January 18, 2025

The Bayesian Information Criterion (BIC) is a measure used for statistical model selection. It helps to determine which model is most appropriate by considering both the complexity of the model and its fit to the data.

\begin{align}
\text{BIC} =  - 2 \log(\hat{L}) + k \log(n)\\
\end{align}

where L is the likelihood function, n is number of data samples, and k is the number of independent parameters in the model. The lower BIC score the model returns, the better model you get. It turns out that what you do is to estimate models and select one that returns the lowest BIC score.

Comparison with Variational Bayes Method

You might know Variational Bayes Method that is also going to estimate GMM, which estimate number of mixture ratio for each gaussian distribution in GMM, which one to be chosen?

I think that it depends on cases.

As you know, VBM is going to fit a model to data from initial distribution. But, the fitting is not going to fit well if number of data is not so many. This means that it remains relatively unchanged from the initial distribution.

On the other hand, regarding the models selected by BIC, there is a direct penalty related to the number of data points. Therefore, if the amount of data is small compared to the number of parameters, it might be appropriate to choose BIC. Although you would love the theoretical background of VB (Variational Bayes) since it is impressive, you should choose EM algorithm with the BIC.

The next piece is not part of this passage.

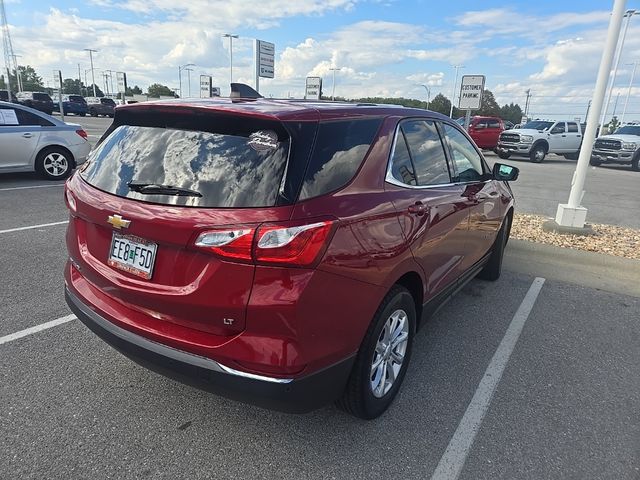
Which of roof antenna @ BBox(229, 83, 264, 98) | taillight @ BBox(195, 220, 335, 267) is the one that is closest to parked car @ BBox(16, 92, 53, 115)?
roof antenna @ BBox(229, 83, 264, 98)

Implementation of GMM with BIC using Scikit-Learn

from sklearn import mixture
import numpy as np

def estimate_gmm_bic(data):
    gmm_list = []
    bic_list = []

    components_range = range(1, 20)

    for loop in components_range:
        gmm = mixture.GaussianMixture(
            n_components=loop
        )
        gmm.fit(data)
        bic_list.append(gmm.bic(data))

        gmm_list.append(gmm)

    best_arg = np.argmin(bic_list)
    gmm_best = gmm_list[best_arg]
    return gmm_best